Legislation pertaining to the ownership and management of, and interaction with, Asian elephants has existed in some form for millennia. The first law related to elephants in India – certainly one of the first worldwide – was written in the ‘Arthashastra’ by Kautilya, completed between 200BC and 300AD. Ideally, each of the vast number of laws in existence internationally would disavow human interests and exist solely for the purposes of protecting and promoting the welfare of elephant populations. Unfortunately, this often is not the case. Elephants are defined, categorised, and otherwise mentioned in such a broad array of legislation, acts, and treaties – many of which now considered archaic – that the animals themselves are often immersed in a kind of legal quagmire, with uncertainty surrounding their status and with whom (if anyone) the responsibility to protect their welfare lies.
In Thailand alone, Asian elephants are included in at least 18 Acts, administered by at least 5 Government Ministries. Problematically, 17 of these Acts deal almost exclusively with wild elephant protection and conservation, meaning that domestic Thai elephants are at the mercy of the antiquated Draught Animal Act of 1939, which classifies domestic Thai elephants as beasts of burden alongside horses, donkeys, and oxen. The Act exists primarily to outline the rights and obligations of animal owners and does not offer ethical treatment standards or welfare guidelines.

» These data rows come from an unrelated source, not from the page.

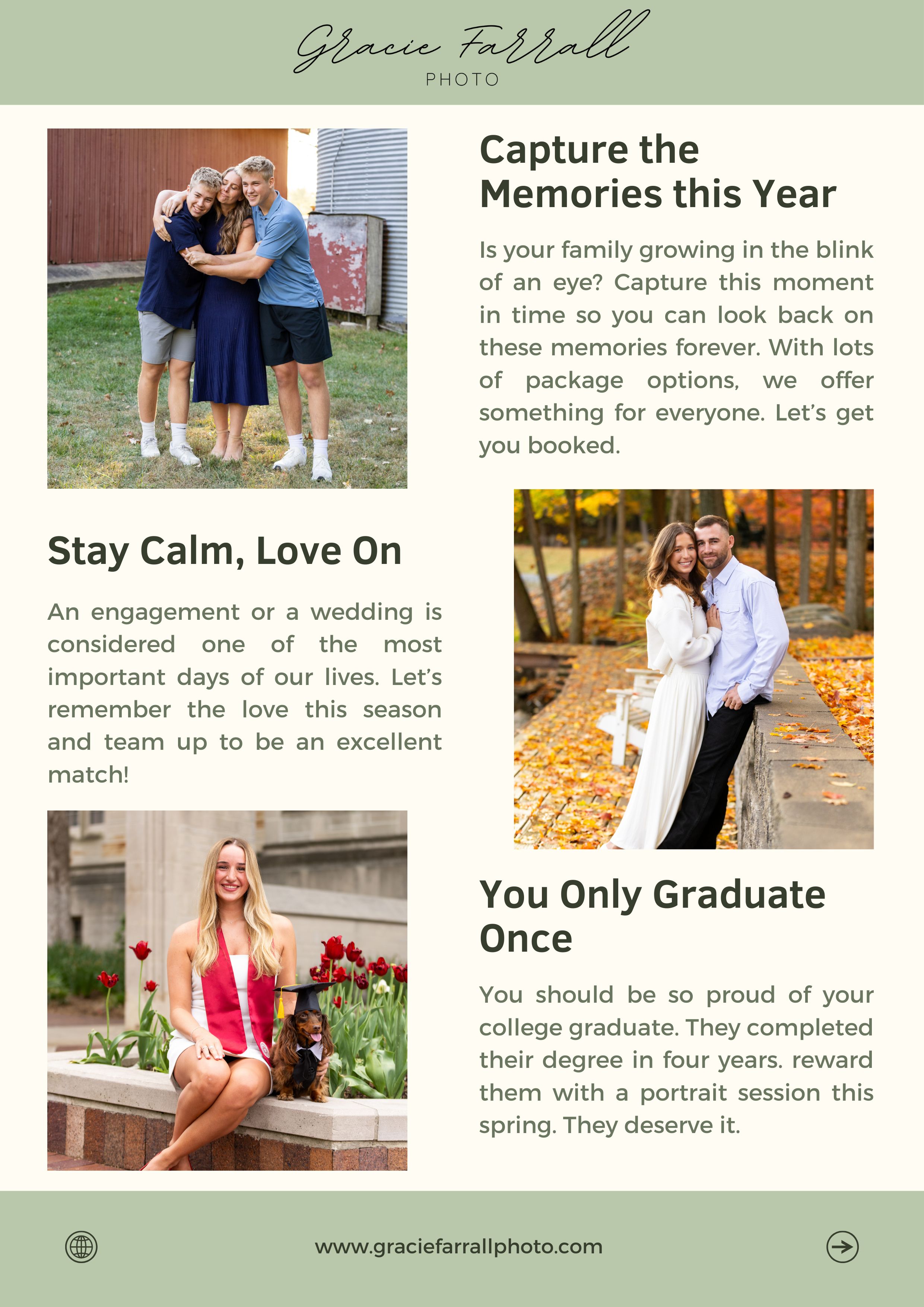 Gracie Farrall
PHOTO

Capture the Memories this Year

Is your family growing in the blink of an eye? Capture this moment in time so you can look back on these memories forever. With lots of package options, we offer something for everyone. Let's get you booked.

Stay Calm, Love On

An engagement or a wedding is considered one of the most important days of our lives. Let's remember the love this season and team up to be an excellent match!

You Only Graduate Once

You should be so proud of your college graduate. They completed their degree in four years. reward them with a portrait session this spring. They deserve it.

www.graciefarrallphoto.com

A 2016 amendment to the Act sought to prevent the laundering of wild Thai elephants into the domestic population through the creation of a DNA database containing samples from all domestic elephants in Thailand, as well as requiring owners to register elephant births within 90 days. Former measures included microchips and an easily forged photo ID system, and owners were previously only required to register elephants at 8 years of age. While these changes undoubtedly represent a small step forward, matters are further complicated by the fact that the domestic elephant registration system is managed by two separate ministries, which share limited communication and whose databases often do not match.